このレースを最後に、5歳時6戦1勝の成績で競走馬を引退した。ブリテン師は本馬を「単に速いだけでなく強靭な精神力を持った馬。こんな偉大な馬を育成できるのは調教師にとっての喜びです」と評している。

血統

Shadeed Nijinsky Northern Dancer Nearctic Nearco
Lady Angela
Natalma Native Dancer
Almahmoud
Flaming Page Bull Page Bull Lea
Our Page
Flaring Top Menow
Flaming Top
Continual Damascus Sword Dancer Sunglow
Highland Fling
Kerala My Babu
Blade of Time
Continuation Forli Aristophanes
Trevisa
Continue Double Jay
Courtesy
Dubian High Line ハイハット Hyperion Gainsborough
Selene
Madonna Donatello
Women's Legion
Time Call Chanteur Chateau Bouscaut
La Diva
Aleria Djebel
Canidia
Melodina Tudor Melody Tudor Minstrel Owen Tudor
Sansonnet
Matelda Dante
Fairly Hot
Rose of Medina Never Say Die Nasrullah
Singing Grass
Minaret Umidwar
Neolight

シャディードは当馬の項を参照。

母ドゥビアンは本馬と同様にオバイダ氏の所有馬で、チェルトナムチャンピオンハードル3連覇の名障害競走馬シーユーゼン(父ロイヤルパレス)の半妹に当たる。
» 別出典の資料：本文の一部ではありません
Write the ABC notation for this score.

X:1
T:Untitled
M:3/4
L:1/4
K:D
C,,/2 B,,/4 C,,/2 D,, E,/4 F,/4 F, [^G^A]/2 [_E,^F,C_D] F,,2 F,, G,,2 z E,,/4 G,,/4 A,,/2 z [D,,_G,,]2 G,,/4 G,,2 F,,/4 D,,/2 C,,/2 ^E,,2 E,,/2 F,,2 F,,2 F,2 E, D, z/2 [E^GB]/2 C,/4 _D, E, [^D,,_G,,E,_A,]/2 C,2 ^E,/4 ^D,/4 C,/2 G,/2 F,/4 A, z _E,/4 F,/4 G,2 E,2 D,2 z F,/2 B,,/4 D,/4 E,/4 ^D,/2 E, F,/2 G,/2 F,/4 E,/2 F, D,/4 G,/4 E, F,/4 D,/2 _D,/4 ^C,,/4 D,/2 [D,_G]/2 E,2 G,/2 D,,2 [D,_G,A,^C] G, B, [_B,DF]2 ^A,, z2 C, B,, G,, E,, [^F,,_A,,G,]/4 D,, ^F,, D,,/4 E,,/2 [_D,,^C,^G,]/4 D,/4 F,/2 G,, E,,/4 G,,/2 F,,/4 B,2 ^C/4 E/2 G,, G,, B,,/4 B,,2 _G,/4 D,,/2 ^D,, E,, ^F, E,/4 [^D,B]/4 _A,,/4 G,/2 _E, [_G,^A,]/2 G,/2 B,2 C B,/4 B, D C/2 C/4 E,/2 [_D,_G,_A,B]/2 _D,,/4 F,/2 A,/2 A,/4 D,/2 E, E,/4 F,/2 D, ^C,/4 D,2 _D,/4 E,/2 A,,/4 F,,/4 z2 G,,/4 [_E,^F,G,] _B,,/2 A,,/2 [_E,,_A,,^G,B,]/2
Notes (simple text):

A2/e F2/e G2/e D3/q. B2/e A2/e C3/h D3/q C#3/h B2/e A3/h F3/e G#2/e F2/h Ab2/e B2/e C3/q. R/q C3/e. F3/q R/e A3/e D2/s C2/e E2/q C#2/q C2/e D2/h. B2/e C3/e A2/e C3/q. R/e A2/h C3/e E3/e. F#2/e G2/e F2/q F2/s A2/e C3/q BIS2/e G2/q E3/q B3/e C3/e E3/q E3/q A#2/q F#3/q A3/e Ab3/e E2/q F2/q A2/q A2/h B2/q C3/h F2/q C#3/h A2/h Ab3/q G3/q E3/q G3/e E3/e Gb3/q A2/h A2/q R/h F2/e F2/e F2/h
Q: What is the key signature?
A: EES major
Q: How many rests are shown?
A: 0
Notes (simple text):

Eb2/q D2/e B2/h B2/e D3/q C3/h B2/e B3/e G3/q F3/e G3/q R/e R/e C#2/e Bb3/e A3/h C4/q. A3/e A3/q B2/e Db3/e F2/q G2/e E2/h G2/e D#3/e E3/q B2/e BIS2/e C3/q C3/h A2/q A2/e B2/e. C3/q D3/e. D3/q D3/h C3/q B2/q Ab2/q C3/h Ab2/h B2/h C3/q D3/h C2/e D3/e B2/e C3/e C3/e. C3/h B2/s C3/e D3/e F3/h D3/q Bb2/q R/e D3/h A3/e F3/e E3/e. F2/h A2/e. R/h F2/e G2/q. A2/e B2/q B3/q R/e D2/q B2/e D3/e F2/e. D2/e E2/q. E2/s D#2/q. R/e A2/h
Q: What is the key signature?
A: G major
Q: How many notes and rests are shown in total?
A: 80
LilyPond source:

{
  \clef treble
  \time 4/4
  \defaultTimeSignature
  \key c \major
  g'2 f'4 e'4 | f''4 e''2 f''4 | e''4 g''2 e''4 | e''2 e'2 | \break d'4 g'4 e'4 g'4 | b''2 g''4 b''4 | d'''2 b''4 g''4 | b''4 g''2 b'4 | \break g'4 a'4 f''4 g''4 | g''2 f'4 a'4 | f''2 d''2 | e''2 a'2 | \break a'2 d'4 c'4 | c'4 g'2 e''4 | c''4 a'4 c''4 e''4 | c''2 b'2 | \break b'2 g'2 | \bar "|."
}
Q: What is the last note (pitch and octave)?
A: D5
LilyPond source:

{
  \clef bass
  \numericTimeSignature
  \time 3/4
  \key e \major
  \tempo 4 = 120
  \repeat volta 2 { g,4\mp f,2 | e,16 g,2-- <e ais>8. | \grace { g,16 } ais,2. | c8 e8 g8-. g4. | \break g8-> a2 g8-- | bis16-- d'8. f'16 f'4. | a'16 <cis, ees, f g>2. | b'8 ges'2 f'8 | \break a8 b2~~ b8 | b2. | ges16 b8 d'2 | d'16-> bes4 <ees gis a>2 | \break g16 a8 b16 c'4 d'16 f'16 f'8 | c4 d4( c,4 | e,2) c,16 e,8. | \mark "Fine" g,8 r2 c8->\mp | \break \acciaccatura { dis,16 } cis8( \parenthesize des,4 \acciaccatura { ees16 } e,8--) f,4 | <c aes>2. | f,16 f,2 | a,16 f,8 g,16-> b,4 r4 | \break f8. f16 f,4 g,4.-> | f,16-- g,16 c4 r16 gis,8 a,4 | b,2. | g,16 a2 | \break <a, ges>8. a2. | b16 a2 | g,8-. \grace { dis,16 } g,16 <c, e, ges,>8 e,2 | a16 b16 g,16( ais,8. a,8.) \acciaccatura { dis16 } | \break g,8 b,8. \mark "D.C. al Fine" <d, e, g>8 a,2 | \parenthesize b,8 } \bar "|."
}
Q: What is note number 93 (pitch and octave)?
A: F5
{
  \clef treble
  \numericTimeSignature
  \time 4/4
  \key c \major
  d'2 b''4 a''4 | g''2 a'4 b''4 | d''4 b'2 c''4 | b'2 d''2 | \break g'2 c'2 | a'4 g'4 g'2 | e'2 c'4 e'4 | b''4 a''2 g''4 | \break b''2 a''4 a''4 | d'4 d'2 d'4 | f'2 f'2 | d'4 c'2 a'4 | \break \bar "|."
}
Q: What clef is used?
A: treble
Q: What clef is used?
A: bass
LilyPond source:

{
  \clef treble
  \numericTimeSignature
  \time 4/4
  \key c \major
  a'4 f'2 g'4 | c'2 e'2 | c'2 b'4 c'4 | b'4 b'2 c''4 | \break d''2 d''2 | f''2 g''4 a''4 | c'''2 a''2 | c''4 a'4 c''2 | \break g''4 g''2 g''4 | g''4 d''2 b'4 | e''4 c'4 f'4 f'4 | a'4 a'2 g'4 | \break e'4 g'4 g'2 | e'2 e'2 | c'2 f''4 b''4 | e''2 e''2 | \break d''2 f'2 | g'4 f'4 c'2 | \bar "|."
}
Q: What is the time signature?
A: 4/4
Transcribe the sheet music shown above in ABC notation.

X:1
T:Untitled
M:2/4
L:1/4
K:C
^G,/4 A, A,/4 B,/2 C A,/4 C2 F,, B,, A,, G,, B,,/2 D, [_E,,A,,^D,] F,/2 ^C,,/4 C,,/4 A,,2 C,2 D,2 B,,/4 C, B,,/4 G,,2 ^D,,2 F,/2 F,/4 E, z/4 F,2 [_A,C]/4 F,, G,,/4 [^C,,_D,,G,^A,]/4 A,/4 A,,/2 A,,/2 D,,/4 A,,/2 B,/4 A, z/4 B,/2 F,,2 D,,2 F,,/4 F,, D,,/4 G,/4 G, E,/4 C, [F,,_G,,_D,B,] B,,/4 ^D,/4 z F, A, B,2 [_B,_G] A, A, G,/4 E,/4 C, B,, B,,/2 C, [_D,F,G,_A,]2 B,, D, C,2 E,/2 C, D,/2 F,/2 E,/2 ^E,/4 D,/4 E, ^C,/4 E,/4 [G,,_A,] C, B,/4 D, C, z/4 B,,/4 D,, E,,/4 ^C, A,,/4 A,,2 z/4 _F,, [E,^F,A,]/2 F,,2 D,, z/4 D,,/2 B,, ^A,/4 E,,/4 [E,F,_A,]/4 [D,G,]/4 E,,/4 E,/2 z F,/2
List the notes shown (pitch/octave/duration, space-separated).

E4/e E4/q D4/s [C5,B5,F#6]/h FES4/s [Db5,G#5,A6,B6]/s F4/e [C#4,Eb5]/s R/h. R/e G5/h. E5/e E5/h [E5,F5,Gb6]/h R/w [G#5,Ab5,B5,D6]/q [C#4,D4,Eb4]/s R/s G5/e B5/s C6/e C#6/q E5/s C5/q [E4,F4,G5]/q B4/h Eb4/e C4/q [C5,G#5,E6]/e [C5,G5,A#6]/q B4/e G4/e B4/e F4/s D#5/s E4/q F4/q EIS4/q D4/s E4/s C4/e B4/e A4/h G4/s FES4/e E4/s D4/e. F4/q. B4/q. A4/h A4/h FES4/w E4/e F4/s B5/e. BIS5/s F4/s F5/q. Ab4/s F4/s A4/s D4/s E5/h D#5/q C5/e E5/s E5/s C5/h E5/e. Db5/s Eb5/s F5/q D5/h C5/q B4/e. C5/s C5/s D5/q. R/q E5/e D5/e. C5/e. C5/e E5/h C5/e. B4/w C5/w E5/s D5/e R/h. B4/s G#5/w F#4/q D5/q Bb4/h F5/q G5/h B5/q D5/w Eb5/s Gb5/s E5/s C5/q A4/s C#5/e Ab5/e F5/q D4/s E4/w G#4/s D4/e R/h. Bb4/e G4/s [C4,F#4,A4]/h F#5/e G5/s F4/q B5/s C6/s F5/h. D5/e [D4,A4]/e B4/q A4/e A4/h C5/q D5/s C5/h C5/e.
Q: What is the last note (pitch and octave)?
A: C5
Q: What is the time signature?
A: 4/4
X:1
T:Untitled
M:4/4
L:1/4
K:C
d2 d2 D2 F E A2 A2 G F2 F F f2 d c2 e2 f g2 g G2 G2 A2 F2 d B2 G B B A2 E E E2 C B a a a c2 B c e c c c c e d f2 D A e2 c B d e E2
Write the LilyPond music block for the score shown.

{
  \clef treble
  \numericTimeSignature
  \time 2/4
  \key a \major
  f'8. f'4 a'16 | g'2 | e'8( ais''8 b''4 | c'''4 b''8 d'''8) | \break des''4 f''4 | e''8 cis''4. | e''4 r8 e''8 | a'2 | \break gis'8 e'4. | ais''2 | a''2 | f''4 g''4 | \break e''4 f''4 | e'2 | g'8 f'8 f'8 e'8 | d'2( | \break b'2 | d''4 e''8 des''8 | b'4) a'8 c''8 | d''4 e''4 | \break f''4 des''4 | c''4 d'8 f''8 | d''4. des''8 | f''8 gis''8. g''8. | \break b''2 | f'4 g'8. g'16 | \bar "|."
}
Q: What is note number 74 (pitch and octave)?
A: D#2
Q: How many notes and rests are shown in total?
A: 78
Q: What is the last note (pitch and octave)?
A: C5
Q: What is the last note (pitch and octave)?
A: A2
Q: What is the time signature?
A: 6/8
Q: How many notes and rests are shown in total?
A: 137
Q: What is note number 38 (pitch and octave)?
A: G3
現役成績は12戦4勝で、リディアテシオ賞(伊GⅠ)・ロイヤルホイップS(愛GⅢ)を制し、英オークス(英GⅠ)はオーソーシャープの3着、愛オークス(愛GⅠ)はヘレンストリートの3着だった。1986年には伊最優秀古馬牝馬に選ばれている。繁殖牝馬としても、本馬の半弟ゴールデンスネイク(父ダンチヒ)【ジャンプラ賞(仏GⅠ)・オイロパ賞(独GⅠ)・伊ジョッキークラブ大賞(伊GⅠ)・ガネー賞(仏GⅠ)】を産むなど優秀な成績を残している。ドゥビアンの母メロディーナの半姉にはセリーナ【愛オークス】がいる他、メロディーナの半姉セントパディナの孫にはシュアブレード【英シャンペンS(英GⅡ)・セントジェームズパレスS(英GⅡ)・クイーンエリザベスⅡ世S(英GⅡ)】がいる。→牝系:F9号族③

母父ハイラインは現役成績17戦9勝、ジェフリーフリアS(英GⅡ)を2連覇、ジョッキークラブC(英GⅢ)は3連覇している。種牡馬としても複数のGⅠ競走勝ち馬を出して活躍している。ハイラインの父ハイハットはハイペリオン産駒のオックスフォードシャーS勝ち馬で、欧州で一定の種牡馬成績を残した後に日本に輸入され、ステイヤーズSを2度制したフジノハイハットを出した。

競走馬引退後

競走馬を引退した本馬は米国ケンタッキー州ゲインズボロースタッドで繁殖入りした。10歳時に産んだ4番子の牡駒アルムシャハー(父シルヴァーホーク)が英シャンペンS(英GⅡ)を勝って英2000ギニーの有力候補と目されたが、調教中の故障のため2戦2勝で底を見せないまま引退してしまった。他には勝ち上がり馬こそいるがグループ競走の勝ち馬は出なかった。本馬は2007年8月に17歳で他界した。